After four years of (mostly) dismal financial performance, the last thing ocean carriers in the trans-Pacific eastbound trade need is to get kicked while they’re down. Although a positive mental attitude is certainly more desirable, the fact remains there are many reasons the eastbound trans-Pacific won’t return to sustainable profitability for several years.
Ours is a consumption society, and when people don’t have money, or aren’t confident about the prospects of earning more in the future, they forgo buying all of those must-have Asian goodies. Including health care expenditures, 70 percent of America’s GDP is comprised of consumer spending, and until consumers have more coin in their pockets, things aren’t going to get better in the eastbound trans-Pacific. For the remaining optimists in the eastbound trade, consider the following dose of reality.
The official unemployment rate in May was 8.2 percent, with an anemic 69,000 jobs added. Although there is dignity in all work, one wonders if these are the types of positions that will inspire people to run out and update their wardrobe or remodel a room. In addition, most people who have jobs haven’t seen a raise in more than three years. In fact, a lot of workers had to take wage cuts or pay more for insurance just to remain employed. Coupled with a yearly inflation rate of approximately 2 percent, this means the Average Joe is earning a lot less than before the financial crisis and recession and, as such, making fewer trips to Wal-Mart or Home Depot.
On the asset front, the Federal Reserve’s Survey of Consumer Finances recently revealed American families’ median net worth fell 39 percent between 2007 and 2010. That number, of course, is driven primarily by deflated home values, but also reflects decreasing value of other assets, including savings or 401(k)s. Much like wages, when net worth is down, consumers think twice before making any kind of purchase — in particular, the big-ticket items sailing across the eastbound trans-Pacific.
No economic obituary would be complete without mentioning the country’s 800-pound gorilla: debt. Whether one speaks of mortgages, home equity lines, credit cards or student loans, the U.S. is in total hock.

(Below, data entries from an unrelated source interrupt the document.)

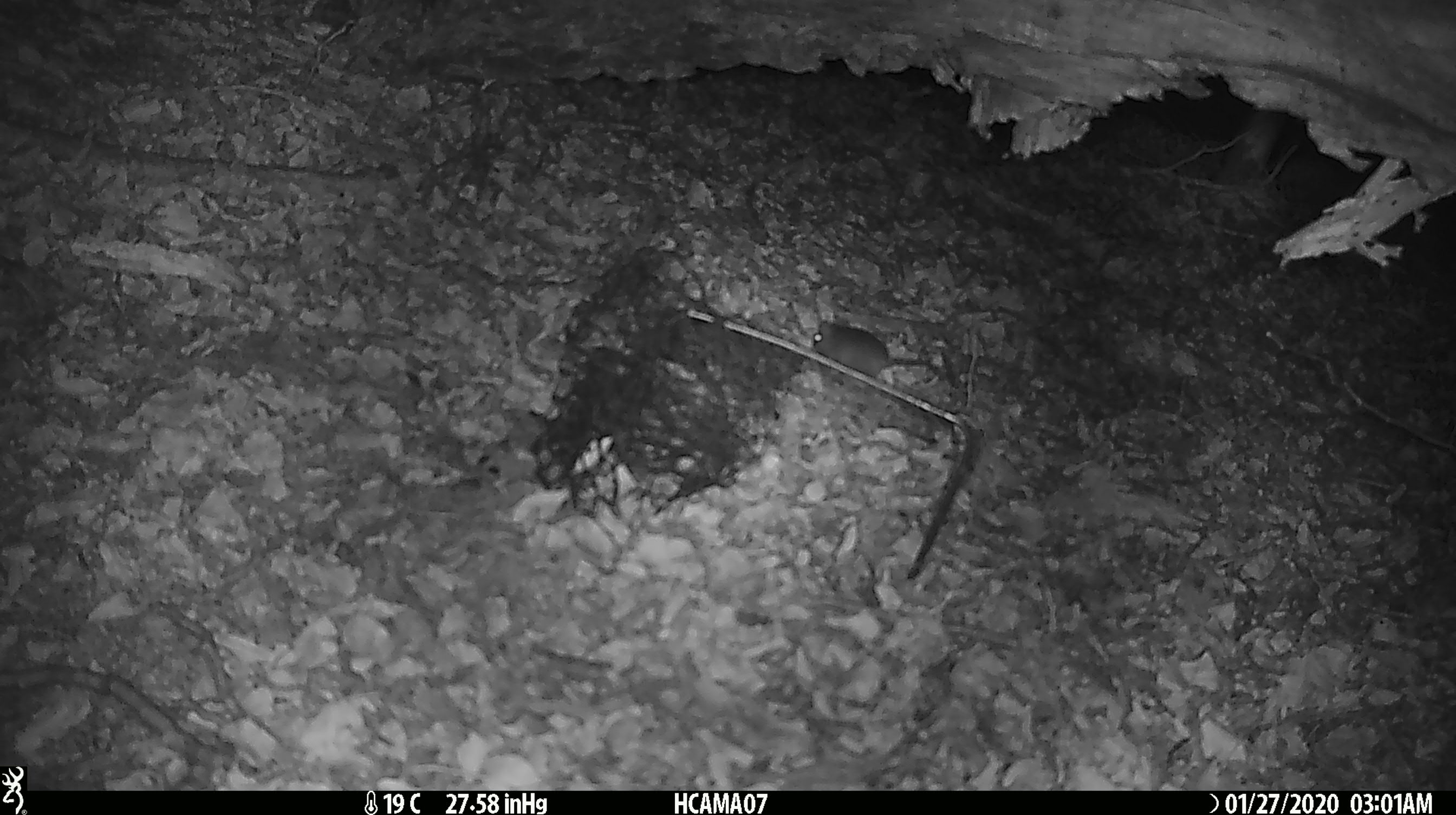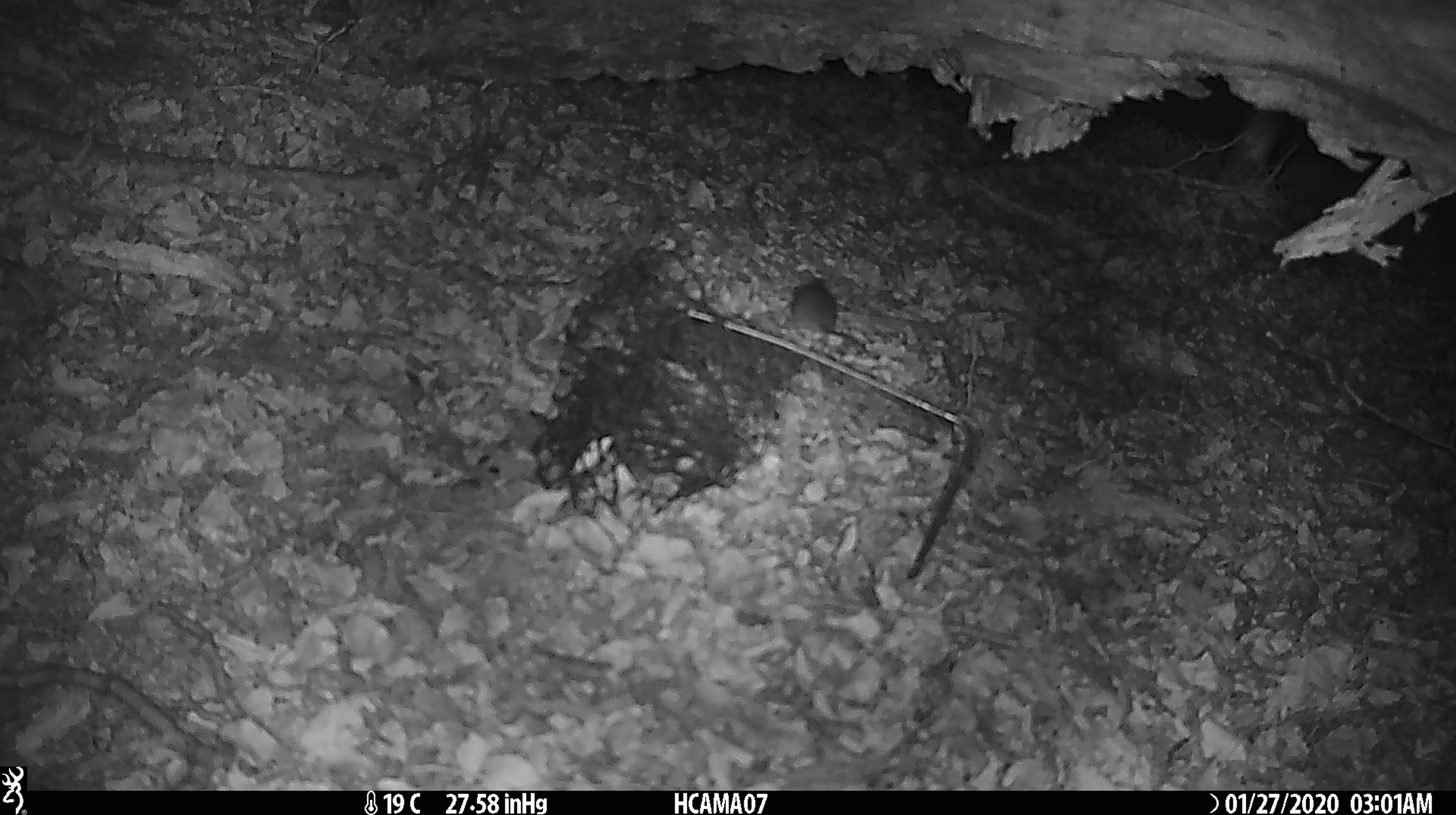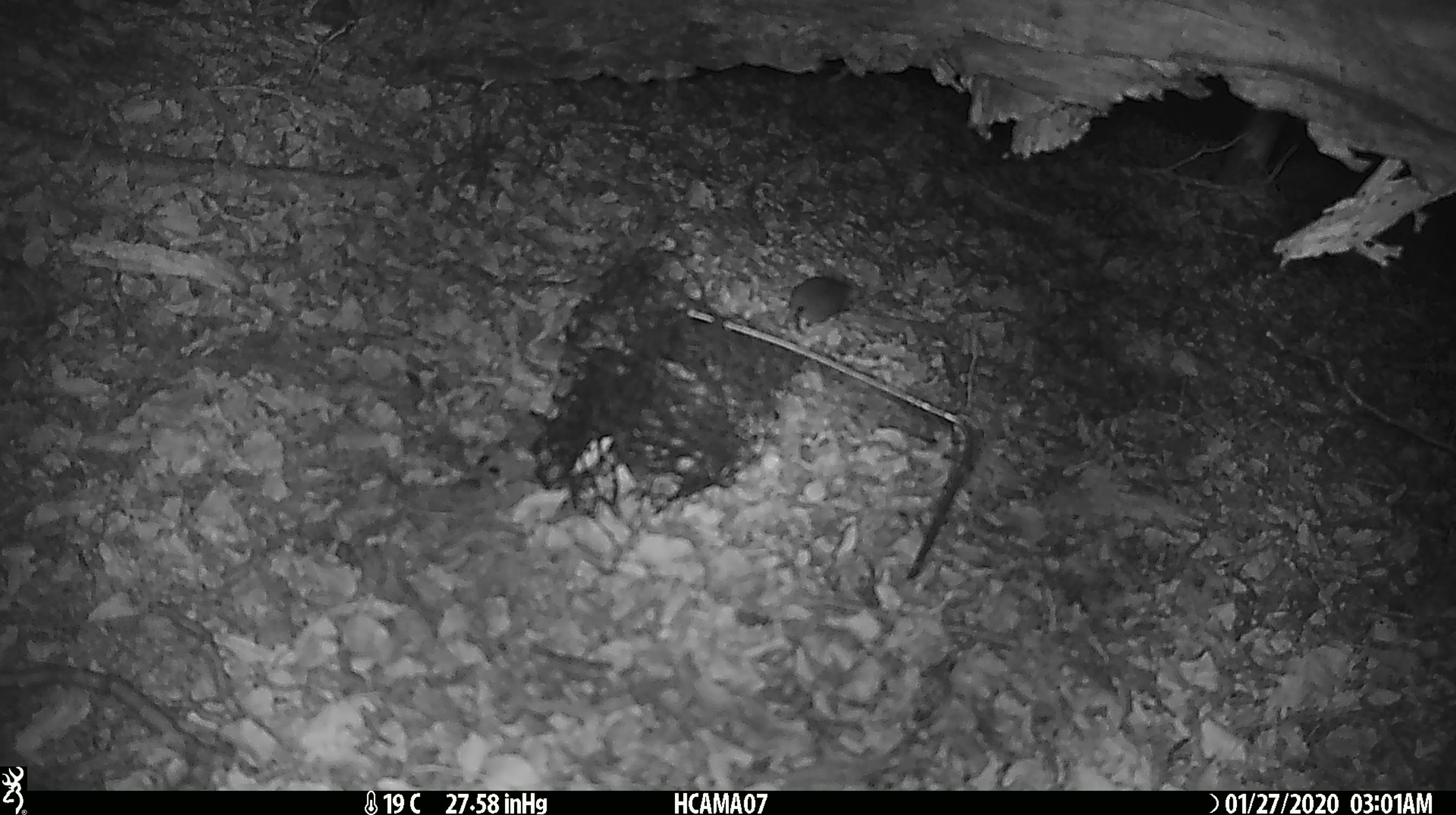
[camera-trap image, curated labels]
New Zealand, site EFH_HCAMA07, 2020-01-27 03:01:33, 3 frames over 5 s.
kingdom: Animalia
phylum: Chordata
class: Mammalia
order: Rodentia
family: Muridae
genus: Mus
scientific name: Mus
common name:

Many of the lucky souls who didn’t lose their homes in the meltdown are now house poor, shelling out most of their pay to note holders. They’re also still paying down home equity lines from the halcyon days when they put a man cave in the basement or a barbeque pit in the backyard. Even if they wanted to, most of these consumers couldn’t get a loan to finance the type of spending the economy so desperately needs.
Everyone understands the dangers of credit card debt, but some people don’t realize student loans exceeded national credit card balances this year for the first time in history. The overall result is this year’s crop of graduates will be unemployed or underemployed, and strapped with loans they can’t repay. So, they’ll move back home — into the erstwhile man cave, no doubt — put off marriage, delay having kids and won’t buy a home. With housing as the bedrock of consumer spending, this longer-term demographic trend doesn’t bode well for the eastbound trans-Pacific either.
As if all that weren’t bad enough, there’s still the disequilibrium in the eastbound trans-Pacific between the demand for space and the supply of vessels. Simply stated, there are too many ships in the trade, and any uptick in imports will be dragged down by the simplest of economic axioms: When supply exceeds demand, prices go down.
To exacerbate matters, several carriers gave the shop away during spring negotiations with beneficial cargo owners and are now hard pressed to go back for any subsequent general rate increases. On a more day-to-day basis, cash-strapped carriers are ignoring market conditions and lowering rates just to have someone to send a bill to.
There’s no joy in playing the harbinger of doom, but faced with the facts, one can’t deny the financial outlook for the eastbound trans-Pacific. With no reason to believe the economy will rally any time soon, the carriers will have to find other ways to improve their fortunes. Clearly, bringing in more ships, caving in on GRIs and cannibalizing one another’s business has yet to do the trick.